The model is more flexible than that


If necessary, the linear regression model can be extended to capture quadratic relationships. For this, the model takes the following form:

\[\hat{Y}_i = \hat{\beta}_0 + \hat{\beta}_1 T_i + \hat{\beta}_2 T^{2}_i \]

  • Where \(T^{2}_i\) is the squared value of the time index.

  • \(\hat{\beta}_2\) is a term that captures possible curvature in the time series.

In Python

To include a quadratic term, we must augment our predictor matrix with an additional column. The following code shows how to augment X_full by the square of the Amtrak_data['t'] column. This is done using the pandas .concat() function. The resulting matrix is stored in X_quad.

X_quad = pd.concat([X_train, Amtrak_train['t']**2], axis = 1)

Next, we follow the same steps to fit this model.

# 1. Create linear regression model
QuadmodelAmtrak = LinearRegression()

# 2. Fit linear regression model
QuadmodelAmtrak.fit(X_quad, Y_train)


We show the estimated coefficients in Python.

print("Intercept = ", QuadmodelAmtrak.intercept_)
print("Coefficients = ", QuadmodelAmtrak.coef_)
Intercept =  [1866.84019635]
Coefficients =  [[-4.64563238  0.03397778]]


The estimated model thus is

\[\hat{Y}_i = 1866.84 - 4.65 T_i + 0.03 T^2_i.\]

Residual analysis

Code
# Remember to use the same `X_quad`
Y_pred_quad = QuadmodelAmtrak.predict(X_quad) + Y_train*0
residuals_quad = Y_train - Y_pred_quad
# Construct a pandas data.frame
residual_data_quad = pd.DataFrame()
residual_data_quad["Fitted"] = Y_pred_quad
residual_data_quad["Residuals"] = residuals_quad
residual_data_quad["Time"] = residuals_quad.index


plt.figure(figsize=(8, 6))
sns.scatterplot(data = residual_data_quad, x = "Fitted", y = "Residuals")
plt.axhline(y=0, color='red', linestyle='--')
plt.xlabel("Fitted Values (Y_pred_quad)")
plt.ylabel("Residuals")
plt.title("Residuals vs. Fitted Values")
plt.show()

Code
plt.figure(figsize=(8, 6))
sns.scatterplot(data = residual_data_quad, x = "Time", y = "Residuals")
plt.axhline(y=0, color='red', linestyle='--')
plt.xlabel("Time (t)")
plt.ylabel("Residuals")
plt.title("Residuals vs. Time")
plt.show()

Model evaluation using validation data


Remember that another way to evaluate the performance of a model is using the \(\text{MSE}_v\) or \(\text{RMSE}_v\) on the validation data.


To this end, we need some Python objects.

# Set predictor.
X_valid = Amtrak_validation.filter(['t'])

# Set response.
Y_valid = Amtrak_validation.filter(['Ridership (in 000s)'])

Let’s compute the \(\text{RMSE}_v\) for the linear regression model.

Y_val_pred_lin = LRmodelAmtrak.predict(X_valid)
mse = mean_squared_error(Y_valid, Y_val_pred_lin)  
print(round(mse**(1/2), 2))
250.03

Let’s do the same for the the linear regression model with a quadratic term.

X_quad_valid = pd.concat([X_valid, Amtrak_validation['t']**2], axis = 1)
Y_val_pred_quad = QuadmodelAmtrak.predict(X_quad_valid)
mse_quad = mean_squared_error(Y_valid, Y_val_pred_quad)  # Mean Squared Error (MSE)
print(round(mse_quad**(1/2), 2))
173.99

We conclude that the linear model with a quadratic term is better than the linear regression model because the \(\text{RMSE}_v\) of the former is smaller than for the latter.

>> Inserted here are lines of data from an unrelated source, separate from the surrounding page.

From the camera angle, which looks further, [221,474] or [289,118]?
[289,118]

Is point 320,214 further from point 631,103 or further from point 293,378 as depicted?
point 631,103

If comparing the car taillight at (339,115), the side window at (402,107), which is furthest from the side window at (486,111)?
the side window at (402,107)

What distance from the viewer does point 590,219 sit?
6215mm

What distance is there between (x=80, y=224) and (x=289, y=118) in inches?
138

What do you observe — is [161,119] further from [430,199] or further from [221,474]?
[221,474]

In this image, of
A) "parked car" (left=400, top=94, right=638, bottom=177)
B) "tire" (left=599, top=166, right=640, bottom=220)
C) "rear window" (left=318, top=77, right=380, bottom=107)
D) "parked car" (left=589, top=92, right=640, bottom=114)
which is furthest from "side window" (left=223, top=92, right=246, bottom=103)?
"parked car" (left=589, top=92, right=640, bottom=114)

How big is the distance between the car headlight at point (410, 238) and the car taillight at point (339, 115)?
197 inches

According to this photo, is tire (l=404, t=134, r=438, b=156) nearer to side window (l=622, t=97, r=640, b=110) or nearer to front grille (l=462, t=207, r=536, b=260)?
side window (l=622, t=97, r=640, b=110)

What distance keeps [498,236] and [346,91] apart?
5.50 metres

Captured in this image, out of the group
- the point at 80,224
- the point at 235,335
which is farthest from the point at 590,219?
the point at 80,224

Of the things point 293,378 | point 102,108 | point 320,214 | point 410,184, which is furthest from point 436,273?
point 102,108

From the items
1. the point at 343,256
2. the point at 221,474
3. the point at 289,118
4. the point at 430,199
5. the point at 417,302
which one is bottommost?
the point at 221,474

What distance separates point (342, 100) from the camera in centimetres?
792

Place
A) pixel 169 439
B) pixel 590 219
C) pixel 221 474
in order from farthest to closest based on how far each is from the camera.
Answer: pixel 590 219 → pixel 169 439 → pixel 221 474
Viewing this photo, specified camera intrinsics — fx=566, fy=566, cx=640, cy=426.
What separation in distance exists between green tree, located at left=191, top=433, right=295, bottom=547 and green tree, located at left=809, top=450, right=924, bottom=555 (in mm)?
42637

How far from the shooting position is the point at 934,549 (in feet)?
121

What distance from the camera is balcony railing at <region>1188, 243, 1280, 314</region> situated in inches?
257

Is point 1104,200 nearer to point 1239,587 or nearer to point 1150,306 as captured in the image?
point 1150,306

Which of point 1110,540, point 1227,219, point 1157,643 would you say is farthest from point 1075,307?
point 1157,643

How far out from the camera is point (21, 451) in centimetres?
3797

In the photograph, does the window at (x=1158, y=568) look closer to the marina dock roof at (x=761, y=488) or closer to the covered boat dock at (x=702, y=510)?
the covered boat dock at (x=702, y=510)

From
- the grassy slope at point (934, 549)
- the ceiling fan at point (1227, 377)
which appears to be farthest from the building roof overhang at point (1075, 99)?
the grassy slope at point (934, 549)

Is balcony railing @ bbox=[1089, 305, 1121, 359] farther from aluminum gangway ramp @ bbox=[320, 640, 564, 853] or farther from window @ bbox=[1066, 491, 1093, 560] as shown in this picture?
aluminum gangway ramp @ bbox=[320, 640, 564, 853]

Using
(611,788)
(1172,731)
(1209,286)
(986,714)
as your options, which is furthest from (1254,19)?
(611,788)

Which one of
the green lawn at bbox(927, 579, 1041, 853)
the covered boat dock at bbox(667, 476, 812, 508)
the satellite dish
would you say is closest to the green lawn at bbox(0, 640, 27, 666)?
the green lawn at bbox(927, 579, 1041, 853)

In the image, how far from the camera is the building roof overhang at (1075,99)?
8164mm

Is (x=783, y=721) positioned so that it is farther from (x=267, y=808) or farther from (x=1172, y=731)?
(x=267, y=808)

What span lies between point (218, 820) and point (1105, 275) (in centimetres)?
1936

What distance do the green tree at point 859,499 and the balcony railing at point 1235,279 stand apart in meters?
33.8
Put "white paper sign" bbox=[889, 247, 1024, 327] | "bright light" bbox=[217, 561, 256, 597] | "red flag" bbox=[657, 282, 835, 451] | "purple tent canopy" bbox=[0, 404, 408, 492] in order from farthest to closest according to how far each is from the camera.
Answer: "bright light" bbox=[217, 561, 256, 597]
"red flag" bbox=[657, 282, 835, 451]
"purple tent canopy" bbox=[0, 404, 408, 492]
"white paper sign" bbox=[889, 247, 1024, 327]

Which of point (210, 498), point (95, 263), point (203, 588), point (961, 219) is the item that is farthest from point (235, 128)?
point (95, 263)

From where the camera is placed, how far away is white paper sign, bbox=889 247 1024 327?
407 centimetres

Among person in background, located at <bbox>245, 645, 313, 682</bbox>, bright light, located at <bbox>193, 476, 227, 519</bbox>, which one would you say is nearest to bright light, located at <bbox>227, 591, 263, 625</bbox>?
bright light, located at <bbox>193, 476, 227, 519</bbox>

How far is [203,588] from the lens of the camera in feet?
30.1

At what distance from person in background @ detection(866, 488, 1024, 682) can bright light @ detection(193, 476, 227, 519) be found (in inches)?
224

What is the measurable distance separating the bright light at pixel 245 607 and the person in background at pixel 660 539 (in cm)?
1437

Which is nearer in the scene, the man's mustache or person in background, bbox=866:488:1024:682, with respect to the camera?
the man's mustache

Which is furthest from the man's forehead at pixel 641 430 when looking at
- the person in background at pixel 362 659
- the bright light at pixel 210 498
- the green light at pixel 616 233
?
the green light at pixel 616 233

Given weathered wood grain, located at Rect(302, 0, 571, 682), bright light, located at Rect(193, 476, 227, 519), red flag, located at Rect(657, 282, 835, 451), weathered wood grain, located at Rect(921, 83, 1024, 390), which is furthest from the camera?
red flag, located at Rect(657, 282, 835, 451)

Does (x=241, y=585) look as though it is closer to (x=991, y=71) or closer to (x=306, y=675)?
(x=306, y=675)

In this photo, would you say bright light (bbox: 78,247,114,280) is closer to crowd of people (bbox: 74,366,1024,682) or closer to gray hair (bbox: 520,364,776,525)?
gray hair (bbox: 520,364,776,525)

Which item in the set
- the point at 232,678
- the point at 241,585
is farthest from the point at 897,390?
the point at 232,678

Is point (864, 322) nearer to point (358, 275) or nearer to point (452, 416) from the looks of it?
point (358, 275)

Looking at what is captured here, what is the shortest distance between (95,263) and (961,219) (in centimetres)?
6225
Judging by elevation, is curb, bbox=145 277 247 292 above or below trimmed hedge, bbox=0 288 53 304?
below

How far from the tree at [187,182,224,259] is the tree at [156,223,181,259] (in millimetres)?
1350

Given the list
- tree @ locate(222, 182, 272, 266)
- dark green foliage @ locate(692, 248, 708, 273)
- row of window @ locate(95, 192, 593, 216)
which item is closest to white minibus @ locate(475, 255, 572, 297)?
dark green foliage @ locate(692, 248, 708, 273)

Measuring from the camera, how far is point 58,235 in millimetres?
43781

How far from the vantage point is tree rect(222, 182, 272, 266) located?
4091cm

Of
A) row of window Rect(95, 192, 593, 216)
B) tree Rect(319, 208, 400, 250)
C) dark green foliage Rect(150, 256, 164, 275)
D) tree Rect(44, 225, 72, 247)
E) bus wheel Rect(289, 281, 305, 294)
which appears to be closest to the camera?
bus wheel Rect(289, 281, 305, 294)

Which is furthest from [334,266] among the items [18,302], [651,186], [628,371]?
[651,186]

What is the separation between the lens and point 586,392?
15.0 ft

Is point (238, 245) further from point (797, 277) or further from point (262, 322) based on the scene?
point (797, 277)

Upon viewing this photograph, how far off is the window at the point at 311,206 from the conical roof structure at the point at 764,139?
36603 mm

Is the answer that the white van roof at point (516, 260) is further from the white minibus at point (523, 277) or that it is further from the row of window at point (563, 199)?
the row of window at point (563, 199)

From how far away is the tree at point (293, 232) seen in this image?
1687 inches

Predictions of linear model.

Predictions of linear model with quadratic trend.

Activity (solo mode)

The Office of Transportation Statistics of the Innovative Research and Technology Administration conducted a study to assess the impact of the September 11, 2001, terrorist attack on U.S. transportation. The report analyzes monthly passenger movement data from January 1990 to May 2004. Time series data are provided for (1) Real Revenue Passenger Miles Traveled (Air RPM), (2) Rail Passenger Miles Traveled (Rail PM), and (3) Car Miles Traveled (VMT).

In this activity, you will fit different linear regression models to data in the file “Sept11Travel.xlsx” in CANVAS.

Identifying Heteroskedasticity



Heteroskedasticity arises when the dispersion of model errors is not constant over time.

To see it, let’s go back to the Airline data, which contains the number of passengers of an international airline per month between 1949 and 1960.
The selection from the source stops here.